A run of records:

● ● ● ●

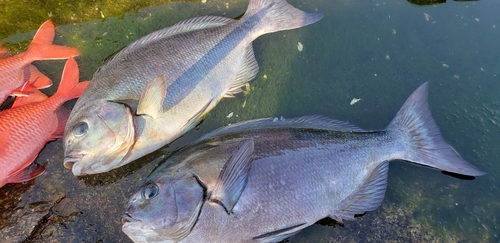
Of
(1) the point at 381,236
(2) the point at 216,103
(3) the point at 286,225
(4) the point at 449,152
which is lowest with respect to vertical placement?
(1) the point at 381,236

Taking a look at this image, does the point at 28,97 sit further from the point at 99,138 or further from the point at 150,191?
the point at 150,191

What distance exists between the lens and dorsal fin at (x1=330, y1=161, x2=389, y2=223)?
72.7 inches

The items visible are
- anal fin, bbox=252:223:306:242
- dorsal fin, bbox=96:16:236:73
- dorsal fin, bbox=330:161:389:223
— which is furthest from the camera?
dorsal fin, bbox=96:16:236:73

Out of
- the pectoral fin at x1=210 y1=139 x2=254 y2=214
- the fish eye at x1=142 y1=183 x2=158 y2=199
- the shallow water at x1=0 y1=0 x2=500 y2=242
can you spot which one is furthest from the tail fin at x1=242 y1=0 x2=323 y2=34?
the fish eye at x1=142 y1=183 x2=158 y2=199

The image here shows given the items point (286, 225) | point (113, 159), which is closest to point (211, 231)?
point (286, 225)

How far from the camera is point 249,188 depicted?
1.66 m

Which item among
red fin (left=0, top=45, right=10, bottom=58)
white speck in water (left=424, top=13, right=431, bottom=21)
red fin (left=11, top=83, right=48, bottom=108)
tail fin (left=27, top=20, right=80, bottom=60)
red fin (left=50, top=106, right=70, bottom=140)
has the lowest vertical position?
red fin (left=50, top=106, right=70, bottom=140)

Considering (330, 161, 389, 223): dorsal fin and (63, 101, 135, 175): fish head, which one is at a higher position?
(63, 101, 135, 175): fish head

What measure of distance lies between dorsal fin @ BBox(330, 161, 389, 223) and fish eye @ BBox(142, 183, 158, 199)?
0.95 meters

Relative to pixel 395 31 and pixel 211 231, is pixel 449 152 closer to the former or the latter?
pixel 395 31

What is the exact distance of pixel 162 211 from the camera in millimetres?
1512

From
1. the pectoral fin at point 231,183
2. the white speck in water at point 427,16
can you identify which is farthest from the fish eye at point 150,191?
the white speck in water at point 427,16

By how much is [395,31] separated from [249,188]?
1569 millimetres

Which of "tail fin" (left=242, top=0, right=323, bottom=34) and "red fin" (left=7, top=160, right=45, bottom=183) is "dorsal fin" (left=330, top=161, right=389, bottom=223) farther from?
"red fin" (left=7, top=160, right=45, bottom=183)
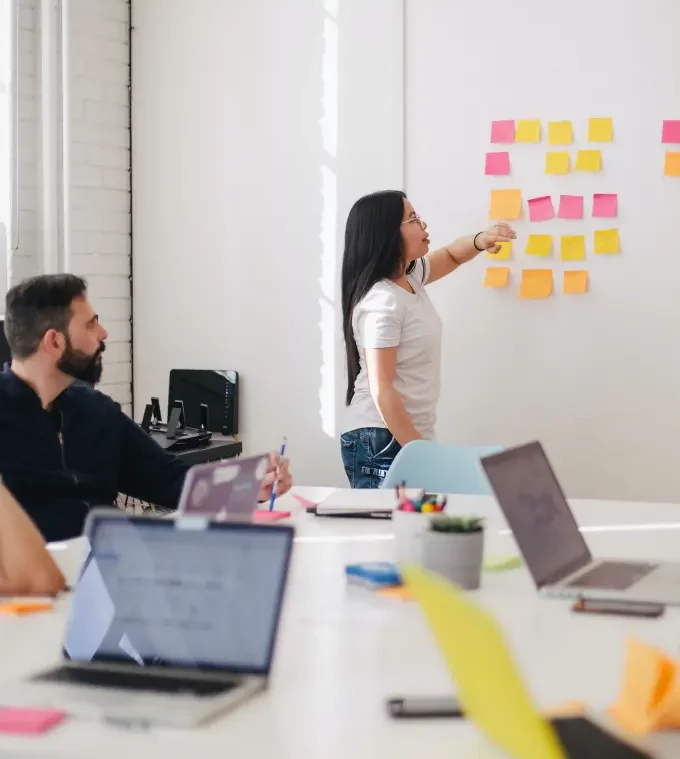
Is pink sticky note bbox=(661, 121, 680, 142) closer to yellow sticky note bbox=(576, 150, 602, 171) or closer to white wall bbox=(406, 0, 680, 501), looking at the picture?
white wall bbox=(406, 0, 680, 501)

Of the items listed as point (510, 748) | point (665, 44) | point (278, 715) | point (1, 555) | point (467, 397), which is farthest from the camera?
point (467, 397)

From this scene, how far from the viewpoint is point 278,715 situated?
1129 millimetres

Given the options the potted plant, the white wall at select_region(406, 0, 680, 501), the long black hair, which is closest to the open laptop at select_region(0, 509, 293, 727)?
the potted plant

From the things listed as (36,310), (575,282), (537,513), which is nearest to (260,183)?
(575,282)

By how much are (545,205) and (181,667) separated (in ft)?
8.69

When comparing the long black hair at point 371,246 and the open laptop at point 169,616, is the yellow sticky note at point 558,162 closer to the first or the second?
the long black hair at point 371,246

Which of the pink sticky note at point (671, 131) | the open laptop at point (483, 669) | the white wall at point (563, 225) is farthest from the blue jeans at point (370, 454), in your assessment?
the open laptop at point (483, 669)

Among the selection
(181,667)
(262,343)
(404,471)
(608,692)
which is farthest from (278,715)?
(262,343)

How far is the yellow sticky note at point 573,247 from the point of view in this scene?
3521 mm

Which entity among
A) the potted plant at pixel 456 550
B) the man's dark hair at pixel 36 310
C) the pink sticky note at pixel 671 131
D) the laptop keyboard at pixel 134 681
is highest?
the pink sticky note at pixel 671 131

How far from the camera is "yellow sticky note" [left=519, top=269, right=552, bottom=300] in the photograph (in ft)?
11.7

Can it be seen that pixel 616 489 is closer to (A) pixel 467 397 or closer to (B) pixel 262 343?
(A) pixel 467 397

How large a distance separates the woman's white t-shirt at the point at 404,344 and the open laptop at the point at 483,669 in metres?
2.53

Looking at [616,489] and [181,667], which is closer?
[181,667]
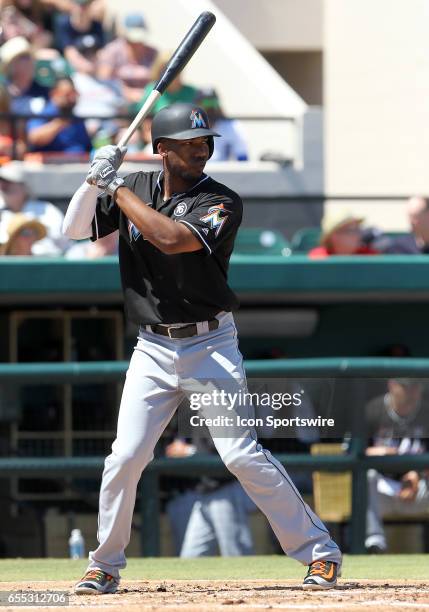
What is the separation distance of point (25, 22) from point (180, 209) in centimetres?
777

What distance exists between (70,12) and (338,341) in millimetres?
4714

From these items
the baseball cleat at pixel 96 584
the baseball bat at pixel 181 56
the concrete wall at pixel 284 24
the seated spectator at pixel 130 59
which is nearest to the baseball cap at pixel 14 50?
the seated spectator at pixel 130 59

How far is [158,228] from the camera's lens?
4.70 m

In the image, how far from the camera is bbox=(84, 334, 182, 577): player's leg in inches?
193

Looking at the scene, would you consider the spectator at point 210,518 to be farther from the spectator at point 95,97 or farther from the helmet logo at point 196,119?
the spectator at point 95,97

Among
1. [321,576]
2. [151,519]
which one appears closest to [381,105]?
[151,519]

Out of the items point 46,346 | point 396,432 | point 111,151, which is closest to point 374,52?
point 46,346

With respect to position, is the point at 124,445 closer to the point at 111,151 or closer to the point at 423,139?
the point at 111,151

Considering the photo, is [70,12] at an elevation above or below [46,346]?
above

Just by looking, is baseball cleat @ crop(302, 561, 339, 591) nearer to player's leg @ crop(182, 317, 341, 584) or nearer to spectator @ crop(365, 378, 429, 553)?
player's leg @ crop(182, 317, 341, 584)

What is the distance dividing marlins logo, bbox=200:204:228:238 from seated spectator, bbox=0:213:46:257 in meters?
4.13

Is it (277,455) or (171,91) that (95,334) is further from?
(171,91)

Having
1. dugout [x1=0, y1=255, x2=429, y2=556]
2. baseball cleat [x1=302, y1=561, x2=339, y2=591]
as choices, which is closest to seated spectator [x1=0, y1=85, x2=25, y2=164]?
dugout [x1=0, y1=255, x2=429, y2=556]

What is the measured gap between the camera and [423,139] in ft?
41.0
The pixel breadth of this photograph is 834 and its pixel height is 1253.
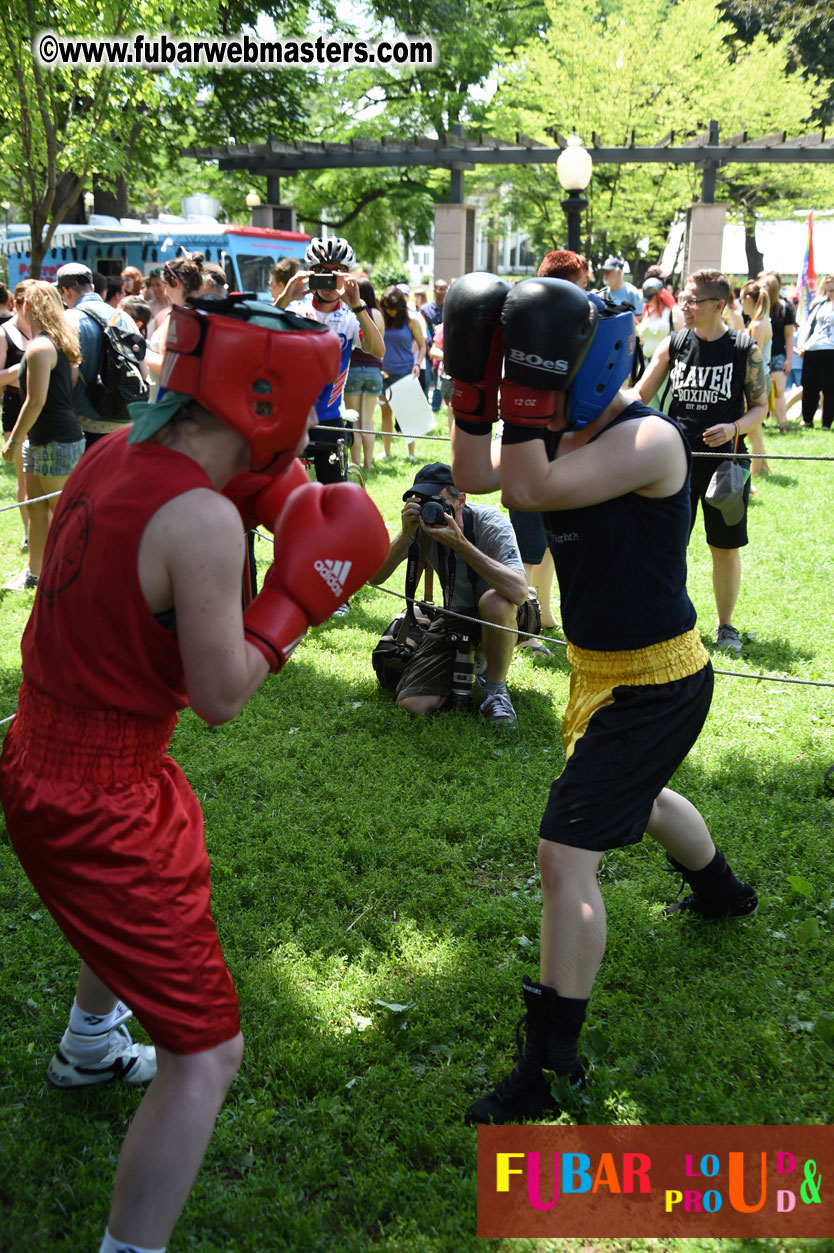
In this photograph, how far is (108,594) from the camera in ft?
5.98

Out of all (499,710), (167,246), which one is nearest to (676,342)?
(499,710)

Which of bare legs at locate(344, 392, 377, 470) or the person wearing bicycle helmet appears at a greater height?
the person wearing bicycle helmet

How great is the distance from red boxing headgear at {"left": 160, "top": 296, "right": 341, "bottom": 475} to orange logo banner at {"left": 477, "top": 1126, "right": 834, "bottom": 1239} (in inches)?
68.2

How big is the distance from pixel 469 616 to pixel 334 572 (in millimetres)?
3051

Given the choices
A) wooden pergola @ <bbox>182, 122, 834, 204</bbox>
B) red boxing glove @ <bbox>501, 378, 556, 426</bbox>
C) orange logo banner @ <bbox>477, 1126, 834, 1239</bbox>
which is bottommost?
orange logo banner @ <bbox>477, 1126, 834, 1239</bbox>

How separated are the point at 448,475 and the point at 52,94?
1018 cm

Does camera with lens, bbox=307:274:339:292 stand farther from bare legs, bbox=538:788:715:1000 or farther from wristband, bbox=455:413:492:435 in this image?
bare legs, bbox=538:788:715:1000

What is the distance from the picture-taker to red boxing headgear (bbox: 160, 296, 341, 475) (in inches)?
70.6

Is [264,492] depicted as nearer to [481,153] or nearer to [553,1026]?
[553,1026]

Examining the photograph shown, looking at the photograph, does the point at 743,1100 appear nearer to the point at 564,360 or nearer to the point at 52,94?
the point at 564,360

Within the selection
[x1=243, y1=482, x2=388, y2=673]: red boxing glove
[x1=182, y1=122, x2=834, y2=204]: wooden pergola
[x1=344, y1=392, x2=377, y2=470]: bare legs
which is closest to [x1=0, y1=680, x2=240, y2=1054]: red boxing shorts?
[x1=243, y1=482, x2=388, y2=673]: red boxing glove

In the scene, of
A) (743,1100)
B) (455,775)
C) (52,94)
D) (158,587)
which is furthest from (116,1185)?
(52,94)

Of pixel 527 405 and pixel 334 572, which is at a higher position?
pixel 527 405

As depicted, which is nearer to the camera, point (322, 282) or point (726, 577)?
point (726, 577)
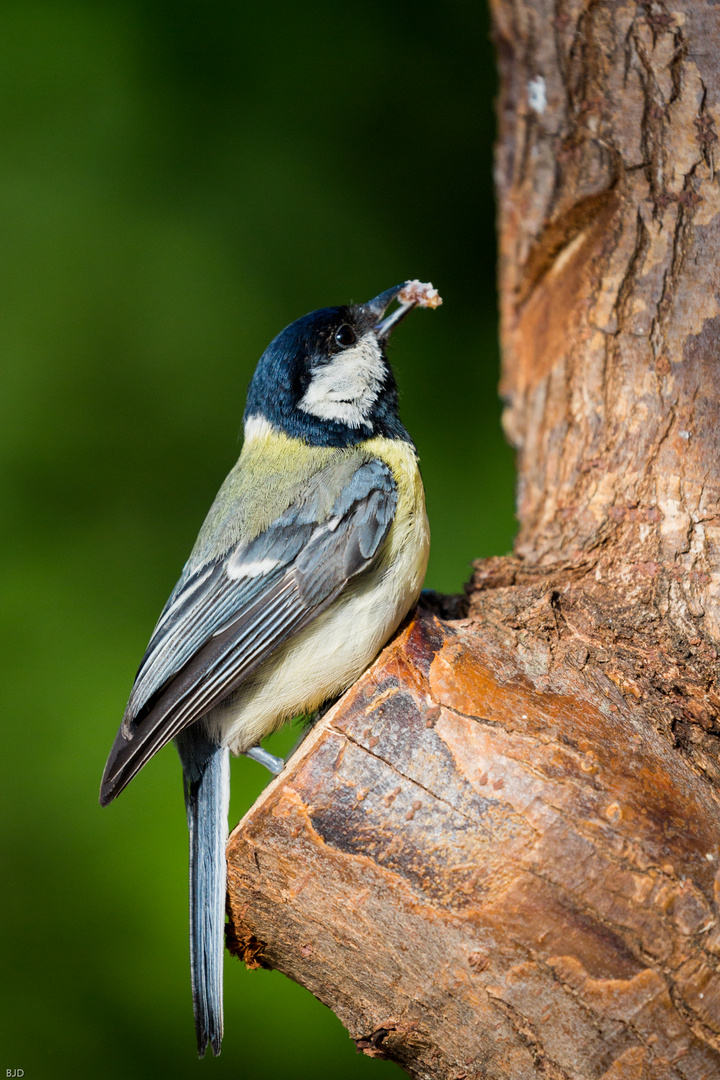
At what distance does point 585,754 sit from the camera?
114cm

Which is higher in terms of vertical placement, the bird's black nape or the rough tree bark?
the bird's black nape

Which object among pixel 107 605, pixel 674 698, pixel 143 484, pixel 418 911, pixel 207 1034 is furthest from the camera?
pixel 143 484

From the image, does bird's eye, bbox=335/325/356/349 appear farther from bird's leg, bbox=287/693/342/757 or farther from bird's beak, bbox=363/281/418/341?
bird's leg, bbox=287/693/342/757

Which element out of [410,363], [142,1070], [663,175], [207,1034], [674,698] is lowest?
[142,1070]

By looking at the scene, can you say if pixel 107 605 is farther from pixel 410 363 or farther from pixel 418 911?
pixel 418 911

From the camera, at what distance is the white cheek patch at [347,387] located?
1.75 meters

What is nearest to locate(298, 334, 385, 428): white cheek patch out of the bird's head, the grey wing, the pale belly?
the bird's head

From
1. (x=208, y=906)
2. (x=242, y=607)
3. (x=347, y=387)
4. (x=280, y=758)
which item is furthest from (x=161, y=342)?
(x=208, y=906)

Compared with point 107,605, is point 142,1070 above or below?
below

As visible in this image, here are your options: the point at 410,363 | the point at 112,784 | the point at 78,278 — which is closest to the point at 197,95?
the point at 78,278

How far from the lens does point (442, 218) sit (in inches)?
114

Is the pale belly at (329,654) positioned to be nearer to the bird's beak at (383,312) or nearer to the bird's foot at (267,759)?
the bird's foot at (267,759)

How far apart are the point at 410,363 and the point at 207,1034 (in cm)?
203

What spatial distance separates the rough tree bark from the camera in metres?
1.06
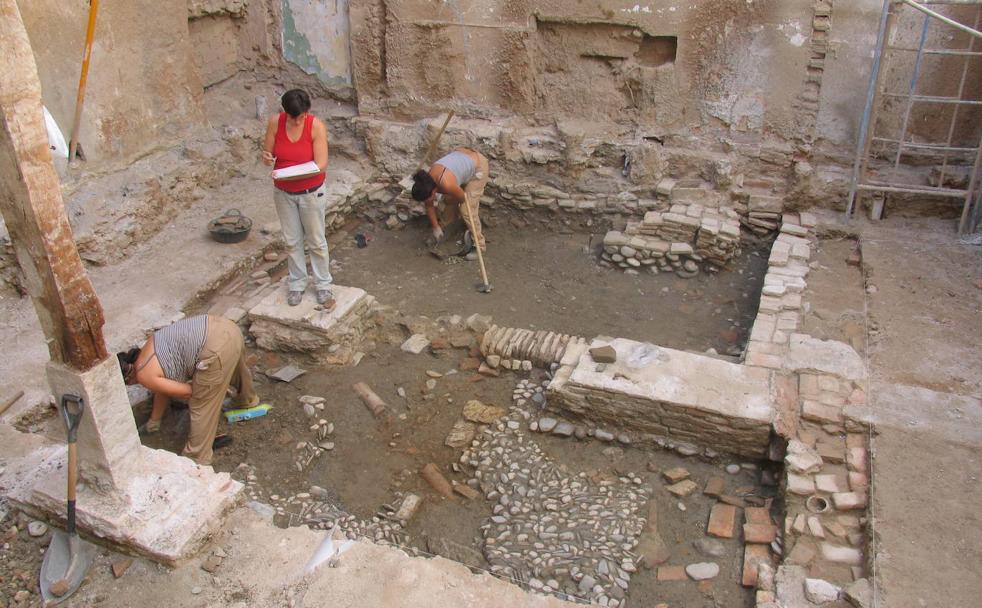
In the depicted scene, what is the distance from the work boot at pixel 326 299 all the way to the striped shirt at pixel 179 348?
4.80 feet

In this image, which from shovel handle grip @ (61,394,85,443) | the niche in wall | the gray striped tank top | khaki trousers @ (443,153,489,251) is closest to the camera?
shovel handle grip @ (61,394,85,443)

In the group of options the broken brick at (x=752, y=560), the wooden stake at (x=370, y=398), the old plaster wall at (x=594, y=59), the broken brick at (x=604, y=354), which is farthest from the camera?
the old plaster wall at (x=594, y=59)

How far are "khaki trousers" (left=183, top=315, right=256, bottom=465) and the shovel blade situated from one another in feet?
3.72

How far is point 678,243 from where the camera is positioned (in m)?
7.89

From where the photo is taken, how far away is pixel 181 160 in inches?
324

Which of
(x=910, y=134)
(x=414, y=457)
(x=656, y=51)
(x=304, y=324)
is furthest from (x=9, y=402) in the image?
(x=910, y=134)

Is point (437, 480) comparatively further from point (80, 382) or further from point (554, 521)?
point (80, 382)

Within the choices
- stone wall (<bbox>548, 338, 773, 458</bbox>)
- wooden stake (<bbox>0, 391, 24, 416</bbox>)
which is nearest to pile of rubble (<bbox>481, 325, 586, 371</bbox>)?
stone wall (<bbox>548, 338, 773, 458</bbox>)

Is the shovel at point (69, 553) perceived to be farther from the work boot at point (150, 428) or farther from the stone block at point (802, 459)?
the stone block at point (802, 459)

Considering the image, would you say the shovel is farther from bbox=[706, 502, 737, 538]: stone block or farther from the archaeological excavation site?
bbox=[706, 502, 737, 538]: stone block

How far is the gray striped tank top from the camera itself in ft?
26.0

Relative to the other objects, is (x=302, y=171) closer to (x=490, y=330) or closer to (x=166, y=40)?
(x=490, y=330)

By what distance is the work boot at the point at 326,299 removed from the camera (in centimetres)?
662

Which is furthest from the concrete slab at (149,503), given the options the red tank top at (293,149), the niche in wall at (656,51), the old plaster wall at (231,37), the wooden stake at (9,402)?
the niche in wall at (656,51)
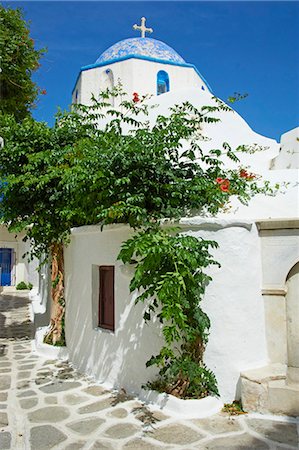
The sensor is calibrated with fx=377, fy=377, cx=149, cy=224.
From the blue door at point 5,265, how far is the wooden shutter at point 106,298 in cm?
1936

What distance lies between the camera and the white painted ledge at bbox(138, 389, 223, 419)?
15.7ft

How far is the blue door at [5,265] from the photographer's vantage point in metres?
24.1

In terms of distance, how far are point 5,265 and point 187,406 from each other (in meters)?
21.9

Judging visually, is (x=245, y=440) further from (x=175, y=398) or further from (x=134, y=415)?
(x=134, y=415)

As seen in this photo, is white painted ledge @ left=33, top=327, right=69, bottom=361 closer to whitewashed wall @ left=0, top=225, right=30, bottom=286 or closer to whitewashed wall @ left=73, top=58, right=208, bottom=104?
whitewashed wall @ left=73, top=58, right=208, bottom=104

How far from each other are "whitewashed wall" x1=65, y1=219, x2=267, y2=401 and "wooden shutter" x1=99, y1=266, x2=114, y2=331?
0.19 metres

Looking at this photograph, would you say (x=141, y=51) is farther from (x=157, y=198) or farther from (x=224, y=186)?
(x=157, y=198)

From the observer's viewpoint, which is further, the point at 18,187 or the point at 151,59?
the point at 151,59

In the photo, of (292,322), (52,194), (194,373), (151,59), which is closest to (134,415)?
(194,373)

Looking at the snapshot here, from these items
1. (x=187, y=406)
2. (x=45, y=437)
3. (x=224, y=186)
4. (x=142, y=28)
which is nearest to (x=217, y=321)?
(x=187, y=406)

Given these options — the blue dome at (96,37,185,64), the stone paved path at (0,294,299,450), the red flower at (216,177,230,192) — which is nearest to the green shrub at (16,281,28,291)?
the blue dome at (96,37,185,64)

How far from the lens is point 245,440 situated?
4.21 meters

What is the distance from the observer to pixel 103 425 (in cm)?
466

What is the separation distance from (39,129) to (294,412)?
6559 millimetres
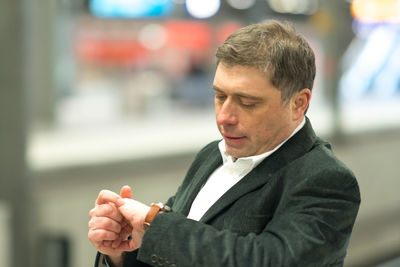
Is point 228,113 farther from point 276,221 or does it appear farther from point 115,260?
point 115,260

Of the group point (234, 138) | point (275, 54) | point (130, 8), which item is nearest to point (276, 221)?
point (234, 138)

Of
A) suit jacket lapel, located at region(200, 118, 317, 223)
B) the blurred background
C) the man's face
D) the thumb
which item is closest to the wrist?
the thumb

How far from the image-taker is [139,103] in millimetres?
9414

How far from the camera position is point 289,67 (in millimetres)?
1330

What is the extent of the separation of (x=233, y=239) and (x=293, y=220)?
0.40 ft

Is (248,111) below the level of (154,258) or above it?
above

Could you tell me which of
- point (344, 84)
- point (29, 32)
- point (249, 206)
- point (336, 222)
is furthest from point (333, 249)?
point (344, 84)

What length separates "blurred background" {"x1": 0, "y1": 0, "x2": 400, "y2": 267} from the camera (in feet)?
16.7

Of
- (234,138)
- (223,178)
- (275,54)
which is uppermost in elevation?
(275,54)

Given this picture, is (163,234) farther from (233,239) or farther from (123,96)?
(123,96)

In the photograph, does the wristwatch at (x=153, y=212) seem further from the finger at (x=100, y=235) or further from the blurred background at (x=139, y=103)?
the blurred background at (x=139, y=103)

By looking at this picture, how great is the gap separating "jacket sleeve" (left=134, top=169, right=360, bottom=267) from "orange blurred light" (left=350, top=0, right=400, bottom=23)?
28.2 feet

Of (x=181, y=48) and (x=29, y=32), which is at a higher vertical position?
(x=29, y=32)

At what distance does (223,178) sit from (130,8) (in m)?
5.95
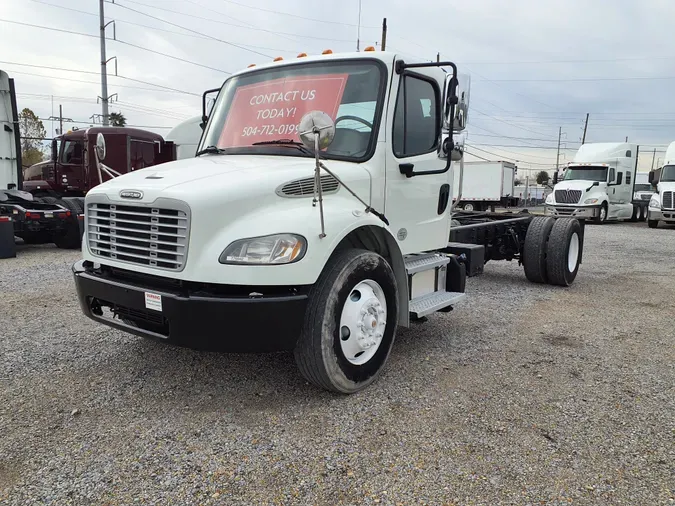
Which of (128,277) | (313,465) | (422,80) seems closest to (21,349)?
(128,277)

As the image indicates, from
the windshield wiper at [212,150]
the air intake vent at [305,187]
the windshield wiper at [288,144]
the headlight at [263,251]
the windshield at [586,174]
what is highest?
the windshield at [586,174]

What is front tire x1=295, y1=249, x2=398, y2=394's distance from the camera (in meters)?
3.40

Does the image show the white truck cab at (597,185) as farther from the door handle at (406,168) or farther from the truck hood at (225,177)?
the truck hood at (225,177)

● ● ● ●

**Exercise details:**
Copy nothing outside the span: please output the lines from the one with "What length separates" through the end of the entries above, and skip the pictures.

**Result of this exercise:**
What length separates "blurred background" {"x1": 0, "y1": 0, "x2": 400, "y2": 267} from the camera (in feet)?
16.7

Of
- (234,138)
- (223,178)
- (275,54)
which is uppermost in elevation?
(275,54)

Given this picture, is (163,234) farther from (233,239) or farther from (123,96)?
(123,96)

In the photograph, does the wristwatch at (x=153, y=212) seem further from the finger at (x=100, y=235) or further from the blurred background at (x=139, y=103)?
the blurred background at (x=139, y=103)

By looking at this picture, how great is the gap separating "jacket sleeve" (left=134, top=169, right=360, bottom=267) from "orange blurred light" (left=350, top=0, right=400, bottom=23)?
28.2 feet

Of (x=181, y=48) and (x=29, y=32), which is at a higher vertical position?
(x=29, y=32)

At what distance does (223,178) sit from (130,8) (in m)?
5.95
Which of (128,277) | (313,465) | (422,80) seems closest to (21,349)?
(128,277)

As the image indicates, from
the windshield wiper at [212,150]
the air intake vent at [305,187]
the windshield wiper at [288,144]
the headlight at [263,251]
the windshield at [586,174]
what is highest?
the windshield at [586,174]

What is front tire x1=295, y1=249, x2=398, y2=394's distance from the camera (in meters)?
3.40

Does the image show the white truck cab at (597,185) as farther from the door handle at (406,168) or farther from the truck hood at (225,177)?
the truck hood at (225,177)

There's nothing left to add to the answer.